A Bard’s Tale: How Fake AI Bots Try to Install Malware

My first “huh?” The timing was that the shortened URL did not include any Google references but rather a link to rebrand.ly – a service with no obvious connection to Google and with offices in Dublin, Ireland. It seemed strange that an Internet giant would use the services of another provider and my suspicions were aroused. I then reread the ad text and although I’m not a native English speaker, I found it hard to believe that no one seemed to have reread this rather confusing content.

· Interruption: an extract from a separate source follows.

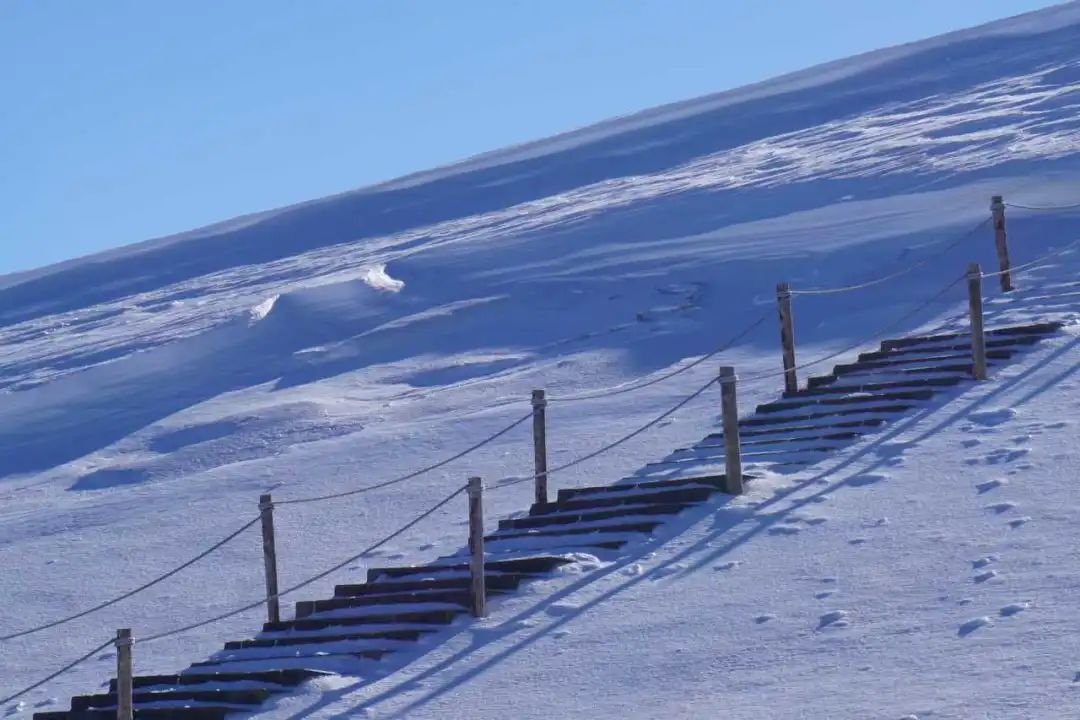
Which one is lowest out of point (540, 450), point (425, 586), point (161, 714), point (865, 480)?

I then checked the comments section under the ad for clues about possible fraud, but to my (little) surprise, they all seemed to like “the app.” Referring only to “app” seemed rather general, while others praised “AI” without ever mentioning Google. Some gave “a 5 star rating” (sic) – in a comments section?! Somehow, miraculously, it seemed like everyone in the comments had downloaded and tested the app at the same time, only to then write their comments at exactly the same time – which in my case was “6 hours ago” – only adding to my suspicions.

I chose to turn on my protected environment to investigate a little further. First, I checked rebrandly’s link on VirusTotalwhich was flagged as malicious by 3 out of 90 vendors. This is an early indicator, but it is by no means proof, as it could also be a false positive.

So I went ahead and opened the link in an anonymous browser window – which turned out to be a perfect idea since the link led to a real Google site – hxxps://sites.google.com/view/12345328?fbclid=IwAR2V87sG77nklWVC1tLS-R-fjrL_nNNDhjtDorxKHkN56g8oNVV09Edjgwo  

If I had accessed the site while logged in to my browser, especially with my Google account in Chrome, the criminals would have potentially obtained a lot more information about me than I would have liked!

Although the site is hosted on Google’s cloud infrastructure, the content is of course neither linked to nor provided by Google itself. This also gives a few more clues that something fishy is about to happen here. First, let’s look at the page title on the browser tab: “Trang chủ” (Vietnamese for “home page”). Furthermore, it seems obvious, once again, that the text on the site was not created by a native or proficient English speaker. This suggests that the attackers behind this campaign are based in Vietnam, but of course, this is by no means sufficient proof.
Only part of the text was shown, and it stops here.